MELBOURNE -(Dow Jones)- Globalization will lower the real wages of unskilled workers in advanced economies with or without the free flow of labor between countries, Bank of England Governor Mervyn King said Thursday.

King said the flow of labor from Eastern European countries to the U.K. has accelerated the growth of the labor force there.

However, a decrease in real wages in developed countries will occur regardless of efforts to cut back migration, he said.

"The impact of globalization, in terms of the impact on real wages, will occur anyway through the movement of free trade in goods and services, even if we limit migration," he told a Melbourne Center for Financial Studies luncheon in Melbourne.

"The downward pressure on the real wages of the unskilled in advanced economies doesn't require migration to bring it down - trade will do the same."

King said that while economists see benefits in the free trade of goods and services and the free flow of capital, it is up to governments to set their own policies on labor flows as migration raises "deeper policy issues".

Governor Mervyn King needs a few basic lessons. First off, the present situation of WTO managed trade is far from "free" trade. WTO managed trade is made possible by among other things enormous borrowing in the part of the United States. Now, I would agree that bad trade deals are a bigger factor than immigration in reducing wages and disposable income in developed countries (probably by a 2-1 ratio).

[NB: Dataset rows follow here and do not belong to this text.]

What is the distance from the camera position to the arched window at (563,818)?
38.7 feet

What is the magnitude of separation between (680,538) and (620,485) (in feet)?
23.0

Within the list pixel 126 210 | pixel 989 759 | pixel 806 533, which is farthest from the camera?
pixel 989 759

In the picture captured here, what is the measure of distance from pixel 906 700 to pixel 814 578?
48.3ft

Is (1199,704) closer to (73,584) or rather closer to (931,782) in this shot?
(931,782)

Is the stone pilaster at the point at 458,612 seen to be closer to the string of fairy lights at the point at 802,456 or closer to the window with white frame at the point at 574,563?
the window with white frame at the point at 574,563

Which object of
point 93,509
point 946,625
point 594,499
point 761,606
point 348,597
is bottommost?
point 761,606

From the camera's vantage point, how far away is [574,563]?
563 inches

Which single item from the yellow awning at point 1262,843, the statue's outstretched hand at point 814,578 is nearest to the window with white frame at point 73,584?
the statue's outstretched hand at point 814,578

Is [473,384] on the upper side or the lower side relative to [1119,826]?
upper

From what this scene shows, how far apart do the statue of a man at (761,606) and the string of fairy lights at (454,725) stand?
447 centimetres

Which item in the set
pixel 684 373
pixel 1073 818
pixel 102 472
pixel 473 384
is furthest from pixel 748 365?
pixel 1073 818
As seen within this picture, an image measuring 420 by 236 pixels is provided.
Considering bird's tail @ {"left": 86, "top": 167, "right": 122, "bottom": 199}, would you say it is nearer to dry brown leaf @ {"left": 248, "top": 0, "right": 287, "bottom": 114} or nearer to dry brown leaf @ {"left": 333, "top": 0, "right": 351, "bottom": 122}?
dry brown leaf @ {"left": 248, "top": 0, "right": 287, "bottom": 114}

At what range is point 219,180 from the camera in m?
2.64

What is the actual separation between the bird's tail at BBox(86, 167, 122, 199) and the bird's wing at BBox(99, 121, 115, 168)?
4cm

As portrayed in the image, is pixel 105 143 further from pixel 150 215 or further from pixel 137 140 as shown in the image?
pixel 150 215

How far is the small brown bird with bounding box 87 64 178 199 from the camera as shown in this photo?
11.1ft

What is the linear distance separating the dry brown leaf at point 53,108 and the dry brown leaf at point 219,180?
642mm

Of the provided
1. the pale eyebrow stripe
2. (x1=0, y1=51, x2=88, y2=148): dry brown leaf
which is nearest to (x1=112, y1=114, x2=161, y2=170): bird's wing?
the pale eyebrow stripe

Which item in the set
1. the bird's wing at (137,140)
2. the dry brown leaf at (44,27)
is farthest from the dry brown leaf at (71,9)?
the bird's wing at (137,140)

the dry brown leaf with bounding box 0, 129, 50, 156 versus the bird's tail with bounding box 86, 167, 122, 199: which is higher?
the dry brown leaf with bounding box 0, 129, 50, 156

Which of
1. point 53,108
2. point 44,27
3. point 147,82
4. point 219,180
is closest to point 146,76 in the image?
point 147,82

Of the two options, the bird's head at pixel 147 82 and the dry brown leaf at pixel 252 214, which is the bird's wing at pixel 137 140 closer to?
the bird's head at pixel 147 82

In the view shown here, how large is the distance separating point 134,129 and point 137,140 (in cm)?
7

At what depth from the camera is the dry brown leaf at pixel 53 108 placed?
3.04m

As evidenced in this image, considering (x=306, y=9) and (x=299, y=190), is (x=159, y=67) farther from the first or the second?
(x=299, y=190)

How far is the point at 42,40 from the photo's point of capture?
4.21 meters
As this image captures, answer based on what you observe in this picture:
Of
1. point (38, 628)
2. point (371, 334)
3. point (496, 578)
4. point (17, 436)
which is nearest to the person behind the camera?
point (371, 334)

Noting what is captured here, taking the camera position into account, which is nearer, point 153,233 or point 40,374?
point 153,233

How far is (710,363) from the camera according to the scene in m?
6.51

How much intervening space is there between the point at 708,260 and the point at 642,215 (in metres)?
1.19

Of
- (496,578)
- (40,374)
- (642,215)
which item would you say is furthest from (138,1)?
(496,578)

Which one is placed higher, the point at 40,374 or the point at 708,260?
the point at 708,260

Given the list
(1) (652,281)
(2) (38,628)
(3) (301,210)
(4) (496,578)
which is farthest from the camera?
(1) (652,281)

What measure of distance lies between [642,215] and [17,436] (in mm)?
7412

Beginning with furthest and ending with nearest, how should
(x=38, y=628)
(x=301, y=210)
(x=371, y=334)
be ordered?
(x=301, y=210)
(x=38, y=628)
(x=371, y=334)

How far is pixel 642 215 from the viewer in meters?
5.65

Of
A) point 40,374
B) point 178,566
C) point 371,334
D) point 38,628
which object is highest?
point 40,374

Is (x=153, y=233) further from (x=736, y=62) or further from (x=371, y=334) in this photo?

However, these insane, unsustainable trade deals aren't the only possible arrangements here. Furthermore, there are big productive factors in the developed economies other than wages. How returns to property and wealth is distributed is largely a matter of political consensus. There is no particular reason for enormous returns to real estate or legal activities like we have seen in reason decades. Other arrangements could be made by a fundamental change in political consensensus and different policy decisions. As Paul Craig Roberts has pointed out, the well to do have been among the most common targets of genocide in the last century. If "leaders" like Governor King are unable or unwilling to really work at making a world that works both for a larger number of its citizens and improves the situation of citizens of their own countries, then there is every possibility that at some point Governor King will learn the same lessons as other members of failed elites that didn't tend to business learned.

What no one has done yet is put together a viable political and economic ideology in the west that involves immigration restriction, containment of concentration of wealth and political power and guarantees of balanced trade.

We have a clear existance proof in the existence of Japan that a country can be viable in the world economy, restrict immigration and maintain high levels of wealth equality.

If the West develops similar aspirations again, statements like Governor King's come to be seen as completely out of line.